Profitable: Does it make good money?
The average return on operating capital over the last eight years is 23%, and average cash conversion is 90%, which are impressive statistics.
But profitability at Selee, while less significant, drags on profit margins and will not be sustained in a recession, and it has taken Porvair quite a while to generate adequate returns on capital once the cost of its many small acquisitions is factored in:
Adaptable: How will it make more money?
Porvair is following a buy and build strategy, acquiring businesses and developing new products to strengthen and expand its niches, but the acquisitions have come at considerable cost and a big one might cause me concern.
Resilient: What could go wrong?
The majority of Porvair's filtration businesses have enduring qualities that should enable them to prosper in the long run.
Equitable: Will we all benefit?
Ben Stocks, chief executive since 1998, is obviously committed and deserves credit for Porvair's transformation.

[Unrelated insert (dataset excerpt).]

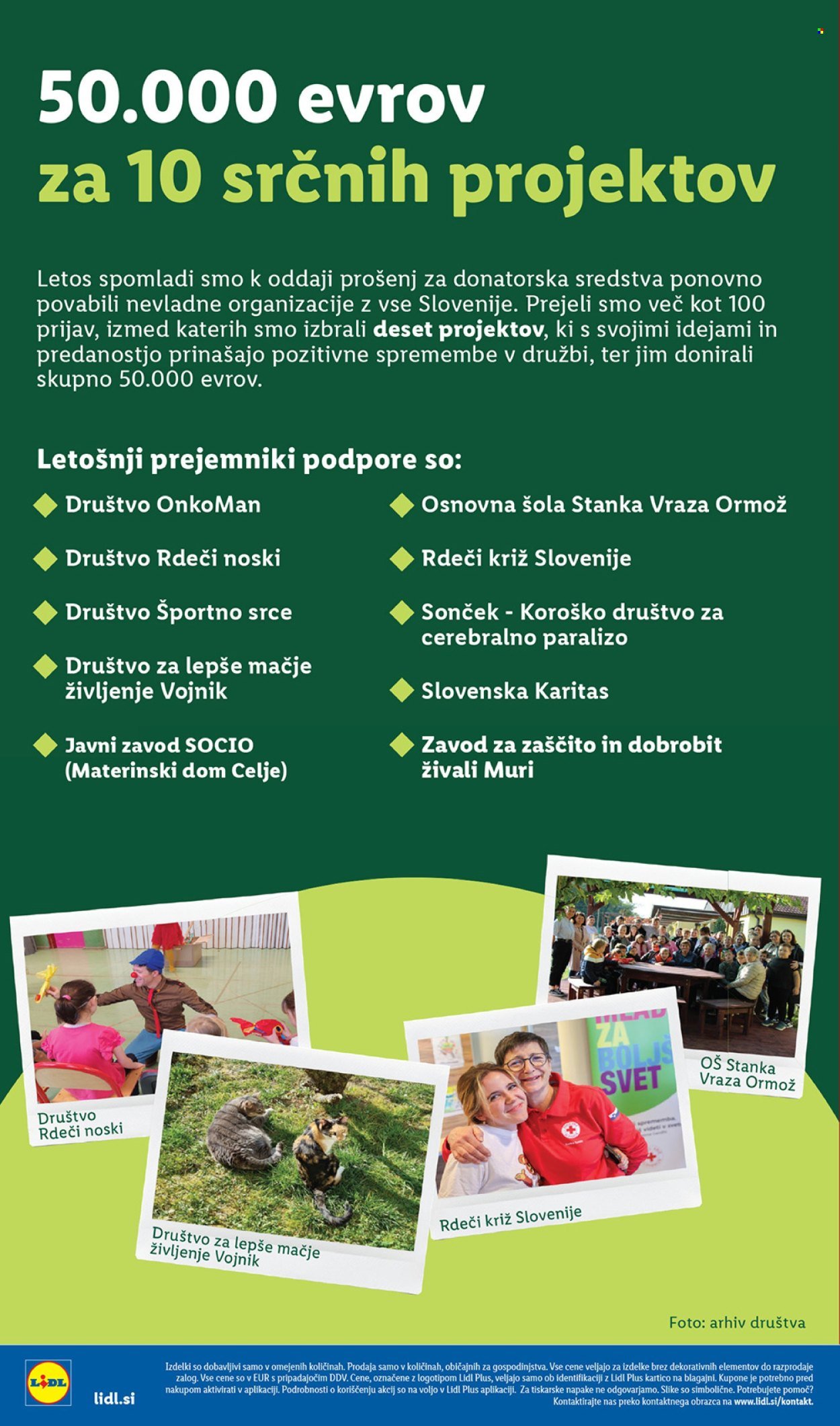 LIDL katalog - Od četrtka, 11. 6. 2026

The annual report is informative, the company is responsive to my queries, and has enduring relationships with customers.
The two executive directors are lavished with bonuses and share options, though. Their combined total remuneration in 2018 was £1.8 million.
Cheap: Is the firm's valuation modest?
At 550p, the enterprise is valued at about 23 times adjusted profit.
A total score of 6.1 means I admire the business and its management, with a few reservations. But the share price is currently on the high side.